##### Given entries

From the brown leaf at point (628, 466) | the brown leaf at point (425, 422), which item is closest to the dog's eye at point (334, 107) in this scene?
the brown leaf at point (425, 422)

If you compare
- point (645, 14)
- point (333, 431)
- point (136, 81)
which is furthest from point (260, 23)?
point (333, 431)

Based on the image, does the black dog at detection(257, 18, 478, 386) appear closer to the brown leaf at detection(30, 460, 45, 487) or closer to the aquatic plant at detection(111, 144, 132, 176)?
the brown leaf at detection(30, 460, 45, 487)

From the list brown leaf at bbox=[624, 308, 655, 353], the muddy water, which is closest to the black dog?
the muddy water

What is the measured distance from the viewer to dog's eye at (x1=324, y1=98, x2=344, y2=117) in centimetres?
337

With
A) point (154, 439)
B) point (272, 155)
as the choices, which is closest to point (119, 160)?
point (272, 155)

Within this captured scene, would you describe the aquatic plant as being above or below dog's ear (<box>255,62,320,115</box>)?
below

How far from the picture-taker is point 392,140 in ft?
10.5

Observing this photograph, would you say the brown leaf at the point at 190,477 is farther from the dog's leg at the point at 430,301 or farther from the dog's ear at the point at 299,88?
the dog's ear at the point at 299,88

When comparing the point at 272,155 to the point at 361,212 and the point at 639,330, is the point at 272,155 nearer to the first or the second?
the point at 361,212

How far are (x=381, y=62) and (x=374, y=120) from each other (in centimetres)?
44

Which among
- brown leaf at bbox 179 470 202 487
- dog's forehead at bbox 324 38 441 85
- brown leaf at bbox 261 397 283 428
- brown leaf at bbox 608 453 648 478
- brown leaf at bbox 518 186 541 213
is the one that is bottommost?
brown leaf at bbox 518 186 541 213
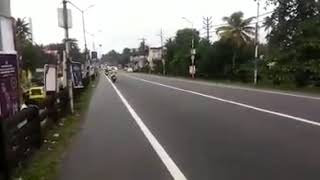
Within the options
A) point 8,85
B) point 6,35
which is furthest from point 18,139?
point 6,35

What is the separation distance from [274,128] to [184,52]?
312 ft

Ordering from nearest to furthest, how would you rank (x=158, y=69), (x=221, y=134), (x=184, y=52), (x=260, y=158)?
(x=260, y=158) < (x=221, y=134) < (x=184, y=52) < (x=158, y=69)

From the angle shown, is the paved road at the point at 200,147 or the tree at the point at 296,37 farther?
the tree at the point at 296,37

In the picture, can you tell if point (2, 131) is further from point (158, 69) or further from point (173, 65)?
point (158, 69)

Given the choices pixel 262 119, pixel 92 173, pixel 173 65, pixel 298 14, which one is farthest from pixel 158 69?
pixel 92 173

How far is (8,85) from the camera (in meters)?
12.8

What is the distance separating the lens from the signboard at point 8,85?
484 inches

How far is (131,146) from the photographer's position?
47.5 feet

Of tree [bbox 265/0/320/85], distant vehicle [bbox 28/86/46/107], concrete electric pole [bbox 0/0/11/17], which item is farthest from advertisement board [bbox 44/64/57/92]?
tree [bbox 265/0/320/85]

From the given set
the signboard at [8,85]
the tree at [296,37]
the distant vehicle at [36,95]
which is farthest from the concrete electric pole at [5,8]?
the tree at [296,37]

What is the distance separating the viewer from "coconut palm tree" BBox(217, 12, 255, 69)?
89.4 m

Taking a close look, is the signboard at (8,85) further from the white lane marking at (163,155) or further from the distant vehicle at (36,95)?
the distant vehicle at (36,95)

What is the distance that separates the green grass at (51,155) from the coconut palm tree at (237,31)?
6864 centimetres

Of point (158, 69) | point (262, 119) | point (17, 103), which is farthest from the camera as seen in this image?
point (158, 69)
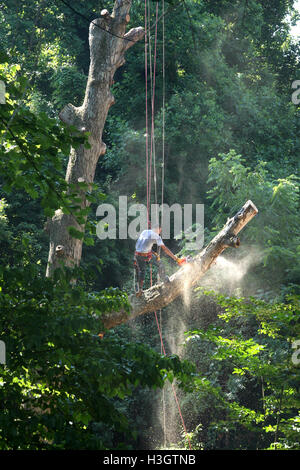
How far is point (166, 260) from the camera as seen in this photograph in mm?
16594

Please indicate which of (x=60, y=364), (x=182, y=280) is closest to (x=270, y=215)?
(x=182, y=280)

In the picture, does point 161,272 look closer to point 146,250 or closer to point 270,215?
point 146,250

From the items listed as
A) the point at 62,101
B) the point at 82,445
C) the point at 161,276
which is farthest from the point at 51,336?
the point at 62,101

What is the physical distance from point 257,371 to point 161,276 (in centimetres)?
268

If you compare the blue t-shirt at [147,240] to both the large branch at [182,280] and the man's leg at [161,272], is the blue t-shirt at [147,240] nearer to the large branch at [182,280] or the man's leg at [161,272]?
the man's leg at [161,272]

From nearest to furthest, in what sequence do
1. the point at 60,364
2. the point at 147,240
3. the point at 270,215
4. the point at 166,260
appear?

##########

▸ Short task
Render all of the lines above as a numbered list, omitting blank lines and leaving out the pictures.

▸ Worked solution
1. From the brown leaf at point (628, 466) | the brown leaf at point (425, 422), which item is closest to the dog's eye at point (334, 107) in this scene?
2. the brown leaf at point (425, 422)
3. If you compare
4. - point (645, 14)
5. - point (333, 431)
6. - point (136, 81)
7. which is furthest from point (260, 23)?
8. point (333, 431)
9. Based on the image, does the black dog at detection(257, 18, 478, 386) appear closer to the brown leaf at detection(30, 460, 45, 487) or closer to the aquatic plant at detection(111, 144, 132, 176)?
10. the brown leaf at detection(30, 460, 45, 487)
11. From the list brown leaf at bbox=[624, 308, 655, 353], the muddy water, which is closest to the black dog?
12. the muddy water
13. What is the measured distance from the viewer to dog's eye at (x1=324, y1=98, x2=344, y2=117) in centimetres?
14. 337
15. With
16. A) point (154, 439)
17. B) point (272, 155)
18. as the choices, which is closest to point (119, 160)?
19. point (272, 155)
20. Within this captured scene, would you describe the aquatic plant as being above or below dog's ear (<box>255,62,320,115</box>)?
21. below
22. How far from the picture-taker is point 392,140 in ft?
23. 10.5
24. Observing this photograph, would you say the brown leaf at the point at 190,477 is farther from the dog's leg at the point at 430,301 or farther from the dog's ear at the point at 299,88?
25. the dog's ear at the point at 299,88
26. When comparing the point at 272,155 to the point at 361,212 and the point at 639,330, is the point at 272,155 nearer to the first or the second?
27. the point at 361,212
28. How far are (x=381, y=62) and (x=374, y=120) from each other (in centimetres)?
29. 44
30. Which among
31. - brown leaf at bbox 179 470 202 487
32. - dog's forehead at bbox 324 38 441 85
33. - brown leaf at bbox 261 397 283 428
34. - brown leaf at bbox 608 453 648 478
35. - brown leaf at bbox 518 186 541 213
36. is the one that is bottommost?
37. brown leaf at bbox 518 186 541 213
38. Within the options
39. A) point 8,85
40. B) point 6,35
41. which is furthest from point 18,139?
42. point 6,35
43. What is the separation distance from [274,128] to [184,52]?
44. 312 ft
45. Ordering from nearest to furthest, how would you rank (x=158, y=69), (x=221, y=134), (x=184, y=52), (x=260, y=158)?
46. (x=260, y=158) < (x=221, y=134) < (x=184, y=52) < (x=158, y=69)
47. From the angle shown, is the paved road at the point at 200,147 or the tree at the point at 296,37 farther?
48. the tree at the point at 296,37
49. In the picture, can you tell if point (2, 131) is further from point (158, 69) or further from point (173, 65)?
50. point (158, 69)
51. Given the choices pixel 262 119, pixel 92 173, pixel 173 65, pixel 298 14, which one is farthest from pixel 158 69?
52. pixel 92 173
53. How far is (8,85) from the camera (in meters)?
54. 12.8
55. What is the distance separating the lens from the signboard at point 8,85?
56. 484 inches
57. How far is (131,146) from the photographer's position?
58. 47.5 feet
59. Of tree [bbox 265/0/320/85], distant vehicle [bbox 28/86/46/107], concrete electric pole [bbox 0/0/11/17], which item is farthest from advertisement board [bbox 44/64/57/92]?
60. tree [bbox 265/0/320/85]
61. From the given set
62. the signboard at [8,85]
63. the tree at [296,37]
64. the distant vehicle at [36,95]
65. which is farthest from the concrete electric pole at [5,8]?
66. the tree at [296,37]
67. What is the distance separating the viewer from "coconut palm tree" BBox(217, 12, 255, 69)?
68. 89.4 m
69. Taking a close look, is the signboard at (8,85) further from the white lane marking at (163,155) or further from the distant vehicle at (36,95)?
70. the distant vehicle at (36,95)
71. What is the distance that separates the green grass at (51,155) from the coconut palm tree at (237,31)?
72. 6864 centimetres
73. Of point (158, 69) | point (262, 119) | point (17, 103), which is farthest from the camera as seen in this image?
74. point (158, 69)
75. How far is point (166, 260) from the camera as seen in this photograph in mm?
76. 16594
77. Please indicate which of (x=60, y=364), (x=182, y=280) is closest to (x=270, y=215)?
78. (x=182, y=280)
79. In the picture, does point 161,272 look closer to point 146,250 or closer to point 270,215?
80. point 146,250
81. From the items listed as
82. A) the point at 62,101
83. B) the point at 82,445
84. C) the point at 161,276
85. which is farthest from the point at 51,336?
86. the point at 62,101
87. What is the physical distance from point 257,371 to point 161,276 (in centimetres)?
88. 268
89. If you compare the blue t-shirt at [147,240] to both the large branch at [182,280] and the man's leg at [161,272], is the blue t-shirt at [147,240] nearer to the large branch at [182,280] or the man's leg at [161,272]?
90. the man's leg at [161,272]
91. From nearest to furthest, in what sequence do
92. 1. the point at 60,364
93. 2. the point at 147,240
94. 3. the point at 270,215
95. 4. the point at 166,260
96. appear?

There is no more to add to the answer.